My project involves utilizing an extract, called kuromanin, from lychee fruit to treat breast cancer cells. The treatments have shown promise in other studies and I would like to build on those by not only testing extracts made from fresh fruit, but by also testing extracts from frozen and canned lychee because they are more widely available. From this project I hope to further investigate whether or not kuromanin could be used as a viable treatment for cancer in the future.
Phuong Dinh
Antibiotic Resistance: Does Manuka Honey contain our next-generation antibiotic?
Concerns have grown rapidly about antibiotic resistance in the recent years. Scientists are working to create and discover novel antibiotic drugs to combat this resistance. My project focuses on this area of scientific inquiry. Specifically, I am fascinated by the potential antimicrobial ability of honeys, especially Manuka honey. Methylglyoxal is the major antimicrobial component found in Manuka Honey. In my project, I am going to use the Kirby-Bauer method and microbial viability assays to measure the antimicrobial effects of Methylglyoxal against gram-positive, gram-negative and multidrug-resistant bacterial strains.
Aldyn Wildey
Drug Delivery: Can that diet soda really affect your brain?

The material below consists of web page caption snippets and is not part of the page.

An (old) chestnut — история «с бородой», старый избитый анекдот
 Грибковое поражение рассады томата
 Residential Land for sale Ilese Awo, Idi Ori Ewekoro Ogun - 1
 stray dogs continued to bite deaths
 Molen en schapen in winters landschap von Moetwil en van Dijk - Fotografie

An in vitro study of aspartame permeability across the blood-brain barrier.
My capstone focuses on the design and validation of an in vitro blood-brain barrier assay. I would like to see if aspartame can pass through the blood-brain barrier using the neutral amino acid transporter (NAAT), which is expressed in the hCMEC/D3 human endothelial blood-brain barrier cell line. I will use high pressure liquid chromatography (HPLC) to measure the permeability of the aspartame into the brain in vitro.
Alex Fowler
Gene Editing: Using CRISPR to make bacteria glow
I am doing my project on gene editing. Specifically, I will be using CRISPR-Cas9, a gene-editing tool derived from bacteria, to incorporate a fluorescence gene (GFP) into a specific region of the E. Coli genome. This experimental work will serve as a training experience as I seek to master the CRISPR-Cas9 tool. My follow-up studies will use CRISPR-Cas9 to specifically edit a gene within mammalian cells grown in culture.
Paniz Borzoofard
Disease Biomarkers: Creating an in-home test for PSA, a protein correlated with prostate cancer
PSA (prostate-specific antigen) is used as a biomarker to screen for prostate cancer in men. For my project, I want to develop an at-home test strip to assess PSA levels. The test strip will be designed to detect blood levels of PSA that exceed 3 ng/mL (the established threshold for a positive result in clinical testing). The broader goal of this project is to make it easier and cheaper for men to screen for prostate cancer. The increased ease and accessibility of this at-home test will hopefully decrease the number of deaths caused from delayed clinical testing.